Aber er sei nicht nur wegen des Geldes gekommen, sagt der Übersetzer, der Deutsch studiert hat und schon früher mit seiner Familie regelmäßig in Deutschland Urlaub gemacht hat.

"Es gibt wenig Graffiti hier, in den Städten auch weniger als bei uns, die Straßen sind ordentlicher, weniger Müll auf der Straße; auch nach Sylvester, die Telefonzelle steht noch ganz in Ordnung hier, ohne dass da demoliert wird."

Das sieht auch Bert Schipper so. Er arbeitet mittlerweile als Makler, um die niederländischen Grenzgänger, die sich auf der deutschen Seite niederlassen wollen, zu beraten.

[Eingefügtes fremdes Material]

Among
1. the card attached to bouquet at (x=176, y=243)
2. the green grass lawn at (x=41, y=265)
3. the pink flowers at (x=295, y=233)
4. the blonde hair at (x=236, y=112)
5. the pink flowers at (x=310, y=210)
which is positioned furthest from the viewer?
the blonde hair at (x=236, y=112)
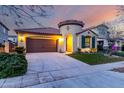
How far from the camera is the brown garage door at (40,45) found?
44.1 ft

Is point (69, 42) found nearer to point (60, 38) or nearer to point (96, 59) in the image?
point (60, 38)

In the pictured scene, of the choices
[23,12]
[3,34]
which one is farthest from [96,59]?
[3,34]

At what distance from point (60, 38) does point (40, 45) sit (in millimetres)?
2420

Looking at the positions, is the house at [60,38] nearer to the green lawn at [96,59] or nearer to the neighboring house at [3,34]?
the green lawn at [96,59]

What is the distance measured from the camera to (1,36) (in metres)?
16.5

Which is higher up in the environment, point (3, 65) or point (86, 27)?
point (86, 27)

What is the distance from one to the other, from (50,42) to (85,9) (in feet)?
21.1

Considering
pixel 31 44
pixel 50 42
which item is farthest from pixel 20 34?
pixel 50 42

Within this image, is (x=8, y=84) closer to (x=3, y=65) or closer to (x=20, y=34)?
(x=3, y=65)

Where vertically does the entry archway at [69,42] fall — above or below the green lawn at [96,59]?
above

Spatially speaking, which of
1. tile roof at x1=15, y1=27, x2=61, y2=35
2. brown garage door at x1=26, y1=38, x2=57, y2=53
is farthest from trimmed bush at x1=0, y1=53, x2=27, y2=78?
brown garage door at x1=26, y1=38, x2=57, y2=53

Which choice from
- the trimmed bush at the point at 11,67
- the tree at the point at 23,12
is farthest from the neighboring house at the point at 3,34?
the tree at the point at 23,12

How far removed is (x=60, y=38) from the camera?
14.4 metres

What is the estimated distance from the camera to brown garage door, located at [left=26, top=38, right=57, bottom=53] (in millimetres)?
13445
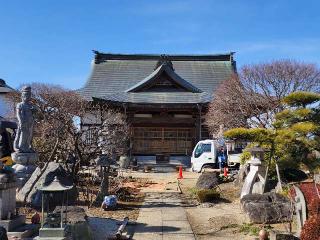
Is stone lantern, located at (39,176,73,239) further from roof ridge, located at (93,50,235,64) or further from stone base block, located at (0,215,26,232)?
roof ridge, located at (93,50,235,64)

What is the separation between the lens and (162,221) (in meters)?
11.5

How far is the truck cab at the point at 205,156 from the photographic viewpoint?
26.8 m

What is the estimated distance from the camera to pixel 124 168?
28969 mm

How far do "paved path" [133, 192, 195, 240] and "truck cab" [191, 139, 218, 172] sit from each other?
11.1 m

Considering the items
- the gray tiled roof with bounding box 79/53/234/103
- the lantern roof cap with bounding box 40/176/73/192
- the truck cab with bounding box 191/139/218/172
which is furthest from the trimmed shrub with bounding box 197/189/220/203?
the gray tiled roof with bounding box 79/53/234/103

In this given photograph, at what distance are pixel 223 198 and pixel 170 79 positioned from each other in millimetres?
19821

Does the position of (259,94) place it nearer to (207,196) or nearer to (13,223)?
(207,196)

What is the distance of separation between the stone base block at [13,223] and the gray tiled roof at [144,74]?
23117mm

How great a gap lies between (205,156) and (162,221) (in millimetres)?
15792

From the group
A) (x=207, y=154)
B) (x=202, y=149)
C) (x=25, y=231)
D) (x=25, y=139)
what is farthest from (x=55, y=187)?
(x=202, y=149)

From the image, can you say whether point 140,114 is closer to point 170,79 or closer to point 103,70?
point 170,79

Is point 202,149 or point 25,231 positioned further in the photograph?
point 202,149

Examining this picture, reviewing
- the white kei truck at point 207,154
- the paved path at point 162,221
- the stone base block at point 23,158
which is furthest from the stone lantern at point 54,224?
the white kei truck at point 207,154

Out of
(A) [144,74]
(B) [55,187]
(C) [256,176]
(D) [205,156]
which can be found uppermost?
(A) [144,74]
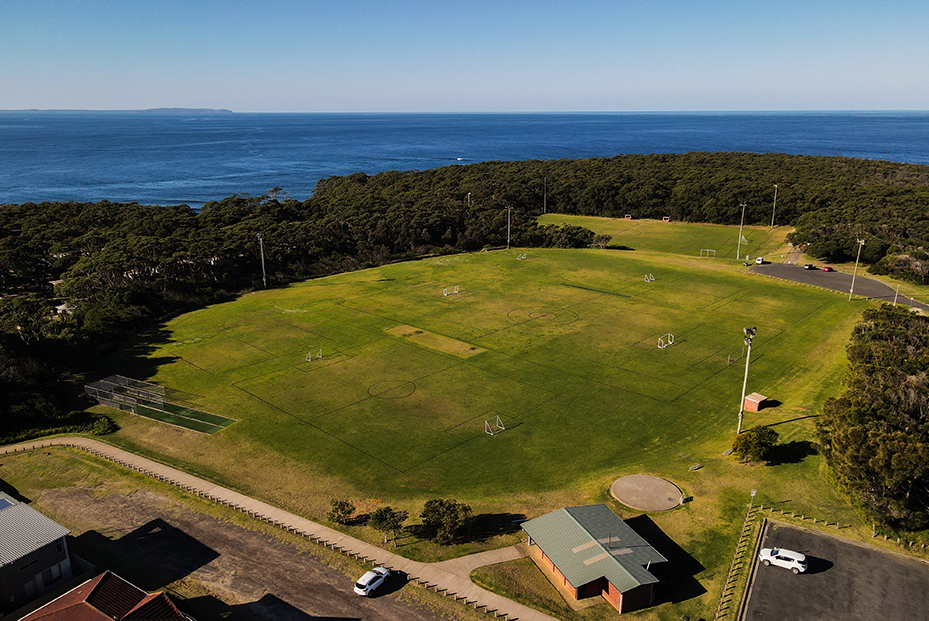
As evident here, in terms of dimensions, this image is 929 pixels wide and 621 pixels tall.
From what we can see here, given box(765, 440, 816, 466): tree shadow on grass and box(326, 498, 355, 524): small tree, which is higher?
box(765, 440, 816, 466): tree shadow on grass

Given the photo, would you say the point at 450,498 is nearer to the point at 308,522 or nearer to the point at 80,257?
the point at 308,522

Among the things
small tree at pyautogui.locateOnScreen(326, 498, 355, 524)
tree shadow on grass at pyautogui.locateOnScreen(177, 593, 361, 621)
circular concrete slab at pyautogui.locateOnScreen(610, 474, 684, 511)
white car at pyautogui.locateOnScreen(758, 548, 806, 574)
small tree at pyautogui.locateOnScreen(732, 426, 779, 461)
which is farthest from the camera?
small tree at pyautogui.locateOnScreen(732, 426, 779, 461)

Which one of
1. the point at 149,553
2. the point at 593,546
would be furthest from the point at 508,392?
the point at 149,553

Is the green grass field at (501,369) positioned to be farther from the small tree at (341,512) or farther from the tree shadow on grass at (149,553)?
the tree shadow on grass at (149,553)

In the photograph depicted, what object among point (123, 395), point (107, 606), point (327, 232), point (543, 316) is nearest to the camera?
point (107, 606)

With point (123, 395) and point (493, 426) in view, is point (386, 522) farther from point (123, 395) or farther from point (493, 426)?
point (123, 395)

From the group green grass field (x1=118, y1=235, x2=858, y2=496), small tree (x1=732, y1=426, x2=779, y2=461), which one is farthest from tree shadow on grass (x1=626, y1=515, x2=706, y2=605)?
small tree (x1=732, y1=426, x2=779, y2=461)

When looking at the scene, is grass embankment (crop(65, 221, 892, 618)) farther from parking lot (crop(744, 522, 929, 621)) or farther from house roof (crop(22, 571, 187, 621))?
house roof (crop(22, 571, 187, 621))

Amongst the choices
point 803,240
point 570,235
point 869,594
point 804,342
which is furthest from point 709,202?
point 869,594
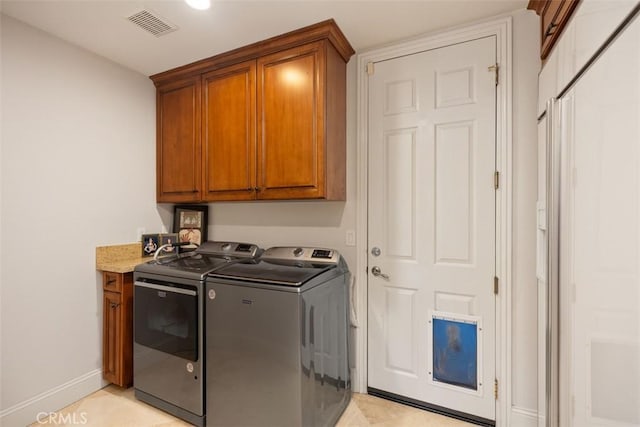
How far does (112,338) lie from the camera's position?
220cm

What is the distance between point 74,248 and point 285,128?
1698 mm

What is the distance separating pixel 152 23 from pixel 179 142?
89 centimetres

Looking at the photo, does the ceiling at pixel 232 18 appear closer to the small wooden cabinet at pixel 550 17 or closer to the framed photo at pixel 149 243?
the small wooden cabinet at pixel 550 17

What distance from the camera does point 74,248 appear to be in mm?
2111

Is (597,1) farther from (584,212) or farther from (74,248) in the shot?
(74,248)

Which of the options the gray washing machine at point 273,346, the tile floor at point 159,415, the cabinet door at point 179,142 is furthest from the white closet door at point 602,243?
the cabinet door at point 179,142

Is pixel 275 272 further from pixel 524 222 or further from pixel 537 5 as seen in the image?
pixel 537 5

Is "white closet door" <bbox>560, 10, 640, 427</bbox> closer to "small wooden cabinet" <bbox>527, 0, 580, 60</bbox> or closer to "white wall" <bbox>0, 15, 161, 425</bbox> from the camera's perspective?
"small wooden cabinet" <bbox>527, 0, 580, 60</bbox>

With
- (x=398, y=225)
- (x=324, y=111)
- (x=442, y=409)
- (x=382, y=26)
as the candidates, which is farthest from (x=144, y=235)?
(x=442, y=409)

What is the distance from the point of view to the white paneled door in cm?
183

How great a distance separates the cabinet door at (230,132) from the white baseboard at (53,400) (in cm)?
156

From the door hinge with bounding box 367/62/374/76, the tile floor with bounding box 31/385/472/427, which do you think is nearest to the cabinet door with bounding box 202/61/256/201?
the door hinge with bounding box 367/62/374/76

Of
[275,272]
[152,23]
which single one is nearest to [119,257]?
[275,272]

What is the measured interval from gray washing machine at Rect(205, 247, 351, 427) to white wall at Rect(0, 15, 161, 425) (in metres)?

"Allmählich merke ich, die finanziellen Motive werden immer schwächer und es gibt Leute, die ziehen um, weil die sozialen Umstände hier besser sind, weil man mehr Raum hat, dass man freundlich miteinander umgeht, Respekt noch hat füreinander, das Eigentum (..) unbeschädigt bleibt. (…) in Holland: wenn man sagt: mein Fahrrad ist geklaut worden oder mein Auto hat Kratzer, dann wird kaum noch die Mühe gemacht, das aufzunehmen, und hier in der Grafschaft Bentheim, da kommt es sogar noch in der Zeitung."

Bis 2001 traf man nur wenig Holländer in der Grafschaft. Dann kam der Boom: allein 2002 zogen 450 Niederländer Richtung Osten und bauten in Bad Bentheim ihr Häuschen. Seitdem haben sich mehr als 2000 in der Kleinstadt angesiedelt. In manchen neuen Wohngebieten kommen vier Fünftel der Bewohner aus dem Oranje-Land. So auch in der Siedlung "Pieper-Werning", die der Volksmund "Klein-Amsterdam" nennt. Die Politik hat auf die Konzentration der niederländischen Neubürger reagiert, sagt Bürgermeister Volker Pannen. Seit vier Jahren gibt es eine Kontingentierung der Grundstücke, eine Art Deutschen-Quote.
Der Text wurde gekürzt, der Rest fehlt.